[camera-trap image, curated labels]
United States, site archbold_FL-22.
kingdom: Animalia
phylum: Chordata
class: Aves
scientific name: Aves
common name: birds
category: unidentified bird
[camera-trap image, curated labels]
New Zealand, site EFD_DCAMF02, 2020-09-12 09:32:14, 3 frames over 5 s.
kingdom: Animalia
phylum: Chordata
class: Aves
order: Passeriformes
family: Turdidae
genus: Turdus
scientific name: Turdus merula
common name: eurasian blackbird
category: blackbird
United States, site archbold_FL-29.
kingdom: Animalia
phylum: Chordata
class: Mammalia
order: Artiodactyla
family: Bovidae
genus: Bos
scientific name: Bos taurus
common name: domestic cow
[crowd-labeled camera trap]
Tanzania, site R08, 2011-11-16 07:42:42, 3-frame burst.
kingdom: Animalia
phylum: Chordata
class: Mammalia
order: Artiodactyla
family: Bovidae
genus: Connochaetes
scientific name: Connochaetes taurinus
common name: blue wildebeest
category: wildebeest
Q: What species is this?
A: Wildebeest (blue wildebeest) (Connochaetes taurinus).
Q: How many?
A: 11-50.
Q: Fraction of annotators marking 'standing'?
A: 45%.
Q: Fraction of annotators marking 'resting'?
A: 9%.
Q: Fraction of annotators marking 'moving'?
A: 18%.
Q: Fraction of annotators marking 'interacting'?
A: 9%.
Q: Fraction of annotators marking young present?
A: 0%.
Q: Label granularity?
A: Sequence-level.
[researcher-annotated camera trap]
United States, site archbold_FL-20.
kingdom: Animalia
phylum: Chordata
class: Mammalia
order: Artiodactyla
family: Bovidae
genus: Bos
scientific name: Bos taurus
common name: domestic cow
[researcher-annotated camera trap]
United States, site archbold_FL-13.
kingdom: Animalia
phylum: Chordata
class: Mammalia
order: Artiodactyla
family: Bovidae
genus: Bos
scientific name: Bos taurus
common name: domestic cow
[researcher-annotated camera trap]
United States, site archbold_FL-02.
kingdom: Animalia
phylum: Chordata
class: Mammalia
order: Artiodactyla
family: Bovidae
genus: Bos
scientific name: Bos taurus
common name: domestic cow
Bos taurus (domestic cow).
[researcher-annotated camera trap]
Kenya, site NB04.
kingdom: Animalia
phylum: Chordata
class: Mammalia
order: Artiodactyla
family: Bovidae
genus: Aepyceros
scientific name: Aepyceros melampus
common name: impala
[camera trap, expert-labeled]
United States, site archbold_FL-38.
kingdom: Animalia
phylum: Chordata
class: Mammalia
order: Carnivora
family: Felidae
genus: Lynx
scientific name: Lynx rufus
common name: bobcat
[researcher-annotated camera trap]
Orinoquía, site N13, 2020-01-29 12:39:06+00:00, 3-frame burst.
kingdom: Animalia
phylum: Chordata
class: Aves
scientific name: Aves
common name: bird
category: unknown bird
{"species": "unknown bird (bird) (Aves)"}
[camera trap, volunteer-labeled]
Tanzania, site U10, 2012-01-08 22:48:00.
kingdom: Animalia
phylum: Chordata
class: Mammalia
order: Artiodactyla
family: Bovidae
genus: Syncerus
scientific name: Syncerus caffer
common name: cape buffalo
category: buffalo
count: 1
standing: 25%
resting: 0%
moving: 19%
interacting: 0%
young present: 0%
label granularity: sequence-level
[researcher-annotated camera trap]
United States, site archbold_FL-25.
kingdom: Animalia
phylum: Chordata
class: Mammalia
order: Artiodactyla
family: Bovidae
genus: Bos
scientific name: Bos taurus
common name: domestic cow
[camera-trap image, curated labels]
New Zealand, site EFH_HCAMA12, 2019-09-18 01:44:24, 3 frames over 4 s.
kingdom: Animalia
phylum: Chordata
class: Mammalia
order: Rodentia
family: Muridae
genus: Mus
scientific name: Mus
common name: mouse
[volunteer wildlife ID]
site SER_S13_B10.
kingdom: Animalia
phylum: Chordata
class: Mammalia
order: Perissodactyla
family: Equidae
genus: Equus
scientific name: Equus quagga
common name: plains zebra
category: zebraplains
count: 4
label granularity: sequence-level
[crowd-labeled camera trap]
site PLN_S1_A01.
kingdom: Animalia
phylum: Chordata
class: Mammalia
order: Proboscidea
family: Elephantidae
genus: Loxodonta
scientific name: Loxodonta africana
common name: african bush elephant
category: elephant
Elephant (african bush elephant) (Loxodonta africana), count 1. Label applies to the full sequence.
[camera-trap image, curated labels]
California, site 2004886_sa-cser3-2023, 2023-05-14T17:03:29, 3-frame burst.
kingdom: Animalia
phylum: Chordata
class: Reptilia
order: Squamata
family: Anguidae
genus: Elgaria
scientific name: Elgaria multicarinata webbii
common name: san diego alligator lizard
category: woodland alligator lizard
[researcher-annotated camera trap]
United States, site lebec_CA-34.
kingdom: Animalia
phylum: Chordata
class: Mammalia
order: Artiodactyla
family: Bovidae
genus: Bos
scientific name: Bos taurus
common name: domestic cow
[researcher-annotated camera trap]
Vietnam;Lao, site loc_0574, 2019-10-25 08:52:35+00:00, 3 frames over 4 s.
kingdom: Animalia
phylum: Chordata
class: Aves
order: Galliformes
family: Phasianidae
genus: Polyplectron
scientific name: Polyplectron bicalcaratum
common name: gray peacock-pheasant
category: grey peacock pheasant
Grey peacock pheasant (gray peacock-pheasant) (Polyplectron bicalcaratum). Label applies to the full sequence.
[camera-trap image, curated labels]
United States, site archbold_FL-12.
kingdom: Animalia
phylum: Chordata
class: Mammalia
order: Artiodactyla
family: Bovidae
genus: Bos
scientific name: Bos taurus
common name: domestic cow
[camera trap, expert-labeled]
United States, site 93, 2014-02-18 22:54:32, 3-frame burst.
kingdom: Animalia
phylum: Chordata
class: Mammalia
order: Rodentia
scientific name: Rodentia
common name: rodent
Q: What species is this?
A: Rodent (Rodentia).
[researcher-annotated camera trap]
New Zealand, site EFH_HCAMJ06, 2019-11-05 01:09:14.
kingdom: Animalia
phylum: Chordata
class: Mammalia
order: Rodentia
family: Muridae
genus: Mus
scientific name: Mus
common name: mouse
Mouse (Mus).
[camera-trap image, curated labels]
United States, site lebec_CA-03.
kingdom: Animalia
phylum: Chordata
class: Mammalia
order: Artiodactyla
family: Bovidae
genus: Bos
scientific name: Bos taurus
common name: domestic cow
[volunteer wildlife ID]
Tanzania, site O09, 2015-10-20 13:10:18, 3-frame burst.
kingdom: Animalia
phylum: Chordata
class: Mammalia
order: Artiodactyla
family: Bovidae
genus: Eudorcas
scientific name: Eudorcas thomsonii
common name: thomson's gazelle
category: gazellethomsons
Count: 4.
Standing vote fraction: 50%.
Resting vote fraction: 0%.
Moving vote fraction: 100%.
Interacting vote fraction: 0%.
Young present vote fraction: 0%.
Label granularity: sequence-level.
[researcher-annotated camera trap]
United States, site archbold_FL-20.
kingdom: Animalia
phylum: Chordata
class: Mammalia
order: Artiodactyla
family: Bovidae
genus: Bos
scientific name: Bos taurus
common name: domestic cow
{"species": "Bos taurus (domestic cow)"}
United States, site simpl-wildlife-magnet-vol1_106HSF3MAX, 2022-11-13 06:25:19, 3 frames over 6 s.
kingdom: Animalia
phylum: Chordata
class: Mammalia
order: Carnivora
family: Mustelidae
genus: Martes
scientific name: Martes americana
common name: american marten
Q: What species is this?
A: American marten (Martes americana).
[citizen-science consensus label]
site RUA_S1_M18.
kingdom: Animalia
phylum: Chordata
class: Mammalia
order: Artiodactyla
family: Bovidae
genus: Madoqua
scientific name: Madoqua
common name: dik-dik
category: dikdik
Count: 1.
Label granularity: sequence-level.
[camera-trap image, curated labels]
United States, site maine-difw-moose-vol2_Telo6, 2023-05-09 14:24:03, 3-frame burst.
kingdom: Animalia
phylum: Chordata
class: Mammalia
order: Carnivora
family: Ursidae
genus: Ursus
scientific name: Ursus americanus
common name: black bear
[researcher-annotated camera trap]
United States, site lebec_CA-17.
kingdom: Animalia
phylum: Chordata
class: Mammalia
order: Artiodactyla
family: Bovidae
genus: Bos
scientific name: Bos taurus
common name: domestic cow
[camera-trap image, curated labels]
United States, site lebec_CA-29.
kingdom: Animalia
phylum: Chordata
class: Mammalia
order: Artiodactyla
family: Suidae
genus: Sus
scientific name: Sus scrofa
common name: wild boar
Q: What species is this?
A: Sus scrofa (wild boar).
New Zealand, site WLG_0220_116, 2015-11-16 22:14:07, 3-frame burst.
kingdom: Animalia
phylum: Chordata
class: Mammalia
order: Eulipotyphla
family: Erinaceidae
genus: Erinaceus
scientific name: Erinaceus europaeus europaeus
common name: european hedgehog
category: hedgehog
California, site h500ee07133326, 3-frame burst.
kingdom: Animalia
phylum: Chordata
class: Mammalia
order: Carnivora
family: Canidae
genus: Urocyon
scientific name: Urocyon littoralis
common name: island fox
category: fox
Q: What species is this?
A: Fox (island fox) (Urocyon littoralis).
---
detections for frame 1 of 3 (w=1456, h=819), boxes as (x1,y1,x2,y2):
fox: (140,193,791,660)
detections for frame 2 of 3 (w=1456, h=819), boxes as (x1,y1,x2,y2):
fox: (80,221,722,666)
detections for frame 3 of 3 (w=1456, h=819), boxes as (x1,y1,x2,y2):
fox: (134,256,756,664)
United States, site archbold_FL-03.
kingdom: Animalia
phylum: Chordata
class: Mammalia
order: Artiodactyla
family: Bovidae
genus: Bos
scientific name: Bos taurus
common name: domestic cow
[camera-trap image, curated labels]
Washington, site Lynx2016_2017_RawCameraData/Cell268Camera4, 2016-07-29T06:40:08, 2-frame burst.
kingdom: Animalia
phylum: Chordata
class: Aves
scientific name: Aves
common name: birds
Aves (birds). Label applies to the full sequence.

- **Required action**: Every line above with the string "vote" in it should be copied into the answer.

- **Answer to this problem**:
Standing vote fraction: 50%.
Resting vote fraction: 0%.
Moving vote fraction: 100%.
Interacting vote fraction: 0%.
Young present vote fraction: 0%.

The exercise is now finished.